Hydrogen is very energetic and much lighter than air, not like propane, methane or iso-octanyl. The hydrogen once its out of the tank would rapidly expand and no longer be dense enough for combustion. Seriously try getting some to burn more than a few inches from a small outlet.

ConnClark 04-07-2009 06:16 PM

Quote:

Originally Posted by theunchosen (Post 96379)
totally agree with the first part.

The second part. . .It's only as dangerous as rupturing your fuel tank. Most likely what would happen is a valve would snap off the tank causing it to accelerate in whatever direction the valve was.

Hydrogen is very energetic and much lighter than air, not like propane, methane or iso-octanyl. The hydrogen once its out of the tank would rapidly expand and no longer be dense enough for combustion. Seriously try getting some to burn more than a few inches from a small outlet.

Actually a large hydrogen leak can be very dangerous. It will escape from a pressure tank and form a huge combustible cloud in a short amount of time before it has a chance to disperse. Hydrogen has a lower explosive limit of 4% and an upper explosive limit of 75%. This wide range of flammability and its rapid combustion speed can result in quite a powerful explosion.

All the big car companies that are experimenting with hydrogen vehicles use metal hydride hydrogen tanks. The reason is it prevents the hydrogen from being released quickly in case of a storage tank breach. This provides time for it to disperse or burn off slowly.

theunchosen 04-07-2009 08:43 PM

Quote:

Originally Posted by ConnClark (Post 96393)
All the big car companies that are experimenting with hydrogen vehicles use metal hydride hydrogen tanks. The reason is it prevents the hydrogen from being released quickly in case of a storage tank breach. This provides time for it to disperse or burn off slowly.

They actually use them because its easier. Its what the aircraft companies have been doing for years with oxygen.

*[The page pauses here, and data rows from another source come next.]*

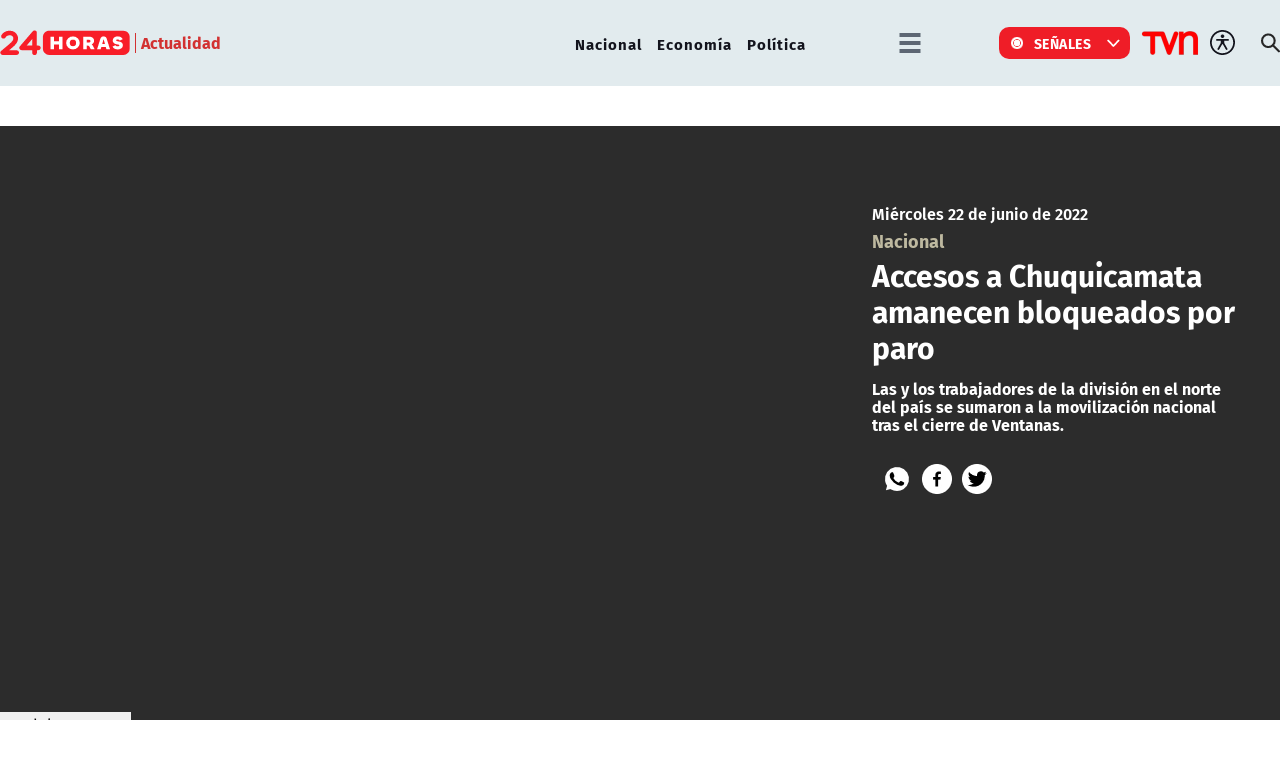

--- FILE ---
content_type: text/html; charset=utf-8
request_url: https://www.google.com/recaptcha/api2/aframe
body_size: 268
content:
<!DOCTYPE HTML><html><head><meta http-equiv="content-type" content="text/html; charset=UTF-8"></head><body><script nonce="RZcdqRG7Qwk_YPUDAKCD-g">/** Anti-fraud and anti-abuse applications only. See google.com/recaptcha */ try{var clients={'sodar':'https://pagead2.googlesyndication.com/pagead/sodar?'};window.addEventListener("message",function(a){try{if(a.source===window.parent){var b=JSON.parse(a.data);var c=clients[b['id']];if(c){var d=document.createElement('img');d.src=c+b['params']+'&rc='+(localStorage.getItem("rc::a")?sessionStorage.getItem("rc::b"):"");window.document.body.appendChild(d);sessionStorage.setItem("rc::e",parseInt(sessionStorage.getItem("rc::e")||0)+1);localStorage.setItem("rc::h",'1769760999979');}}}catch(b){}});window.parent.postMessage("_grecaptcha_ready", "*");}catch(b){}</script></body></html>

--- FILE ---
content_type: application/javascript; charset=utf-8
request_url: https://www.24horas.cl/24horas/js-local/MsPlayer.class.js?v=1.0.66
body_size: 1014
content:
var PlayerList = {
    playlist: [],
    total: 0,
    playlistsLoaded: false,
    mediaId: null,
    nextVideo: null,
    primerPlay: false,
    PlayerReady: true,
    origen: 'tvn',
    playerDefault: '', //player SIN continue watching
    playerCustom: '585a9076c4b653ae71315e55', //player CON continue watching

    init: function(width, height, list, idContainer) {
        _self = this;
        var ancho = width;
        var alto = height;
        var arreglo = list;

        var mediaId = arreglo[0];

        _self.mediaId = mediaId;
        _self.init_player(ancho, alto, idContainer);
    },

    initPort: function (width, height, list, idContainer) {
        _self = this;
        var ancho = width;
        var alto = height;
        var arreglo = list;

        var mediaId = arreglo[0];

        window.metadata = {
            'demo' : '',
            'tipo' : document.querySelector('.box-video-player').getAttribute('data-tipo'),
            'seccion' : document.querySelector('.box-video-player').getAttribute('data-seccion'),
            'tema' : document.querySelector('.box-video-player').getAttribute('data-tema'),
            'articulo' : document.querySelector('.box-video-player').getAttribute('data-articulo'),
            'tags' : document.querySelector('.box-video-player').getAttribute('data-tags')
        }

        _self.mediaId = mediaId;
        _self.init_player(ancho, alto, idContainer);
    },

    convertToSeconds: function() {
        var duration = $(".player_content_data").data("duracion");
        if (duration == "") {
            $(".player_content_data").data("duracion", "0");
            return;
        }
        var splittedDuration = duration.split(':');
        var hours = 0, minutes = 0, seconds = 0, durationInSeconds = 0;
        var countSegments = duration.match(/:/g).length;
        if (countSegments === 1) {
            minutes = parseInt(splittedDuration[0]);
            seconds = parseInt(splittedDuration[1]);
            durationInSeconds = (minutes * 60) + seconds;
        } else {
            hours = parseInt(splittedDuration[0]);
            minutes = parseInt(splittedDuration[1]);
            seconds = parseInt(splittedDuration[2]);
            durationInSeconds = (hours * 60 * 60) + (minutes * 60) + seconds;
        }
        $(".player_content_data").data("duracion", durationInSeconds);
    },
    setPlaylist(videoSiguiente) {
        this.playlist = []
        if (videoSiguiente && videoSiguiente !== '') {
            this.playlist.push(videoSiguiente);
        }
        this.total = this.playlist.length
    },
    init_player: function(width, height, idContainer) {
        //console.log("TOTAL: " + this.total);
        var prontus = window.location.pathname;
        var res = prontus.split("/");
        var prontus_id = res[1].replace(/_/g, '-');
        var tiempo_de_video = 0;
        var _self = this;

        var playerId = PlayerList.playerCustom;

        var playerOptions = {
            player: playerId,
            width: width,
            height: height,
            type: "media",
            id: _self.mediaId,
            protocol: 'https',
            custom: {
                /*DFP_preroll: unescape(_self.Vast_Pre),
                DFP_midroll: unescape(_self.Vast_Mid),
                DFP_overlay: unescape(_self.Vast_Ov),
                DFP_postroll: unescape(_self.Vast_Pos)*/
            },
            events: {
                onPlayerReady: function (){
                },
                onPlay: function() {
                },
                onReplay:function(){
                },
                onVideoStop:function(){
                },
                onAdsImpression: function() {
                },
                onAdsStarted:function(){
                },
                onAdsComplete:function(){
                },
                onVideoEnd:function(){
                },
                onAdsSkipped:function(){
                },
                onChangeLocation: function(data) {
                },
                onTimeUpdate: function(time) {
                },
                onPlayerMounted: function() {
                }
            }
        };

        var ui = '/317342475/24horas';
        var demo = window.metadata.demo;
        var tipo = window.metadata.tipo;
        var seccion = window.metadata.seccion;
        var tema = window.metadata.tema;
        var articulo = window.metadata.articulo;
        var tags = window.metadata.tags;
        var tema2 = window.metadata.tema2;

        playerOptions['custom'] = {"ui": ui, "24h_demo": demo, "24h_tipo": tipo, "24h_seccion": seccion, "24h_subseccion": tema, "24h_articulo": articulo, "24h_tags": tags, "tema2" : tema2};

        console.log("Demo: " + demo);
        console.log("Tipo: " + tipo);
        console.log("Seccion: " + seccion);
        console.log("Subseccion: " + tema);
        console.log("Articulo: " + articulo);
        console.log("Tags: " + tags);


        let container = document.getElementById("mdstrm-player"+idContainer);
        console.log("mdstrm-player"+idContainer, container);
        if(container && container.dataset.vertical !== undefined) {
            playerOptions['width'] = height;
            playerOptions['height'] = width;
            console.log("vertical desde aqui");
            console.log("Width: " + playerOptions['width']);
            console.log("Height: " + playerOptions['height']);
        }

        var player = new MediastreamPlayer("mdstrm-player"+idContainer, playerOptions);

        /*Preroll https://pubads.g.doubleclick.net/gampad/live/ads?
        iu=/317342475/24horas/24h_preroll&
        description_url=https%3A%2F%2Fwww.24horas.cl%2Fenvivo%2F&
        tfcd=0&
        npa=0&
        sz=640x480&
        cust_params=24H_Demo%3DPASAR_DFP_DEMO%2624H_Seccion%3DPASAR_SECCION%2624H_Articulo%3DPASAR_IDVIDEO&%2624H_Keywords%3DPASAR_KEYWORDS&
        ciu_szs=1x4%2C320x100%2C970x250&
        min_ad_duration=5000&
        max_ad_duration=61000&
        gdfp_req=1&
        output=vast&
        unviewed_position_start=1&
        env=vp&
        impl=s&
        correlator=&
        nofb=1*/
    }
}

--- FILE ---
content_type: application/javascript; charset=utf-8
request_url: https://fundingchoicesmessages.google.com/f/AGSKWxWuld8S_ZMt-z-ac6IgNf_mvnkDT8mX6JTQQBgzjjvOAp5UjJGQU2OEkaEjpfOzLV-pXthll7mqnJendScrgNtvQm7ic9TQiMmDPlDFCihGbC4WWaiRvQO-1qwCHfDjNqOeMESJrzbxpSWFOKJcZTnX5LZmCsPUAgfryI1X0XJZZ7dg1pxMwTvHX8Eq/__ad_heading./ads?zone=/remove-ads./virtuagirl3./remove_ads.
body_size: -1285
content:
window['dbe5a5c5-4817-4b54-af4f-6246a57471b0'] = true;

The reason is the hydride is MUCH lighter than any tank. Even if we ignore safety completely the pressurized cylinder that would be needed to hold that much H2 would weight a ton.

Scuba tanks rated up to a few thousand PSI only hold 60-100 ft^3 of air(not very much fuel) and they weigh in around from 25-50 lbs dry. Multiply that by 10 times or so to get a decent amount of fuel and you weigh four times more than my gas tank. OR as much as my gas tank and engine for just the fuel.

H2 does have a very high dispersive rate. Its collisions are much more elastic than as I mentioned methane or propane. a LEAK would be very dangerous yes because it would be a much more controlled pressure release than the tank being ruptured. I've been in the shop when H2 tanks and O2 tanks are dropped and its pretty nerve racking to see it coming.

Whenever high-pressured vessels rupture from a high energy impact(car collision, bullets, dropping a substantially heavy enough object on them) the pressure can force massive crack propogation. If and when they break they go in in a big way. Leaks usually occur at the valves or seems and are caused by fatigue.

Seriously try to light a stream of H2 coming out something the size of a welding torch from 3 inches away from the nozzle. Not happening. Oxyacetlyne Will do it just fine, propane and methane will do it to. Its why they use hydrogen in High Energy heat engines because it very quickly converts energy to movement(pressure).